"I won't regret

Because you can grow
flowers


From
where
dirt used to be"


--Kate Nash


Saturday, March 5, 2011

Spring Cleaning

It's trying to be spring here in Cincinnati. It's sunny days and rain. It's cardigan weather. And with spring comes the time-honored tradition of spring cleaning.

I made a mess, and it's time to clean it up.

Essay (one of my very best guy-friends) said, "Next time actually TAKE my advice when you ask for it.....No, here's what you do: If you LIKE him, don't date him, because you clearly have poor judgement, and I can't always be there."

Rewind a couple months:
I thought, "Guy in Texas? He's so far away! No WAY will this get dramatic. It'll be so fun, and easy."

Back to now:
I...was...wrong.

I have jumped ship when the boats were perfectly fine a million times, and I picked THIS one to stay on board. It's like I chained myself to the sinking Titanic and told the band to play on!

I let him in my life. This faux boyfriend. I don't even let REAL boyfriends in my life! I've had some very good friends for YEARS who have NEVER seen me cry, and with this guy I just put down my suitcase and unpacked.

This was the worst of it to my friend Essay:
"Now I'm offended," he said. "I pushed you and forced you FOREVER to open up to me and this guy sends you a few nice e-mails and texts and you just let him waltz in when he did NOTHING to earn it? Do you know how CRAZY that sounds?! You are so smart Tricia, but sometimes you act like a real dumb girl..."

"I know, I know. But he's like you, Essay. He pushes me too..."
"No. Just stop right there. He's not like me, because I CARE about you, and he doesn't."

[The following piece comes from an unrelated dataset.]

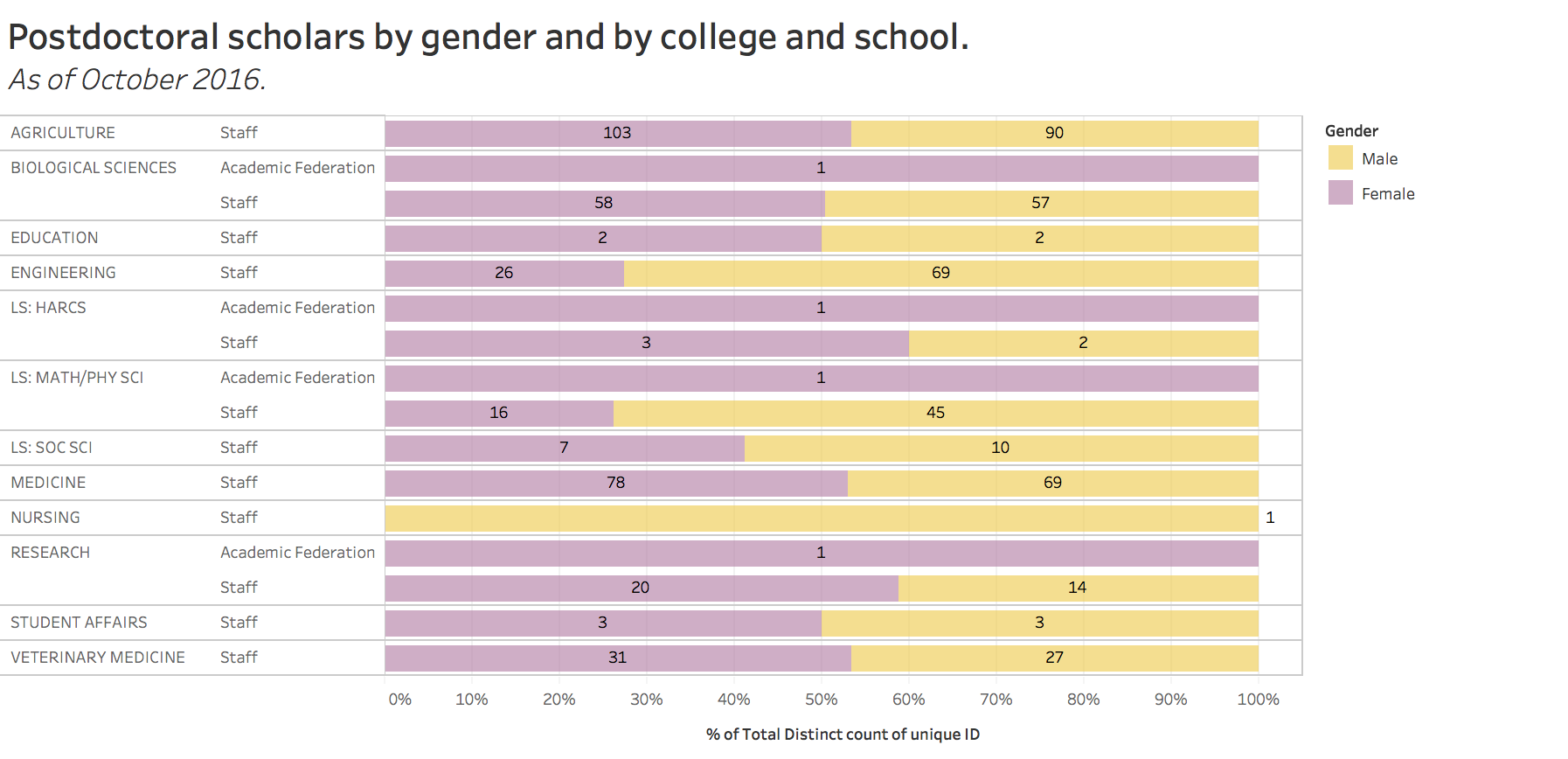 postdocs by gender and by college and school, october 2016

There it is. Sometimes Essay wields this hammer, and I'm just a nail that needs to be hit on the head.

What's worse, to me, is that I let him into my professional life. I sent him my ENTIRE portfolio so he could make my website. That thing is probably the closest I will ever have to a child. I wouldn't even let my Ma CARRY my portfolio and I just shipped it off to him like it was nothing. My portfolio is safely back in my arms, but I have yet to see this website that I PAID for.

So I've been playing nice, hoping all this gets done. Letting him patronize me. Letting him tell me all his problems. And what do I do? I listen. I do what I can to help. Because I DO care.

He sends me these messages:
"I miss you."
"I like this."
"I like having you in my life."

It's bothersome like a papercut. He's dating someone else so why say these things to me? To make my life messier?

I wish we could just be friends, but when I try to just be friendly he says I'm being weird. He tells me not to compartmentalize him.

UGH! What do you want from me?!

Well, here's what I want. I want my website done and then I want to sweep the rest of this shit out. I want to scrub it until it shines. Until I shine.

My friend Nick said it best:
"Why worry about a guy who doesn't like you in Texas when there are plenty of guys that don't like you here!?"

And of course, some that do. But this is long enough, more on all that later.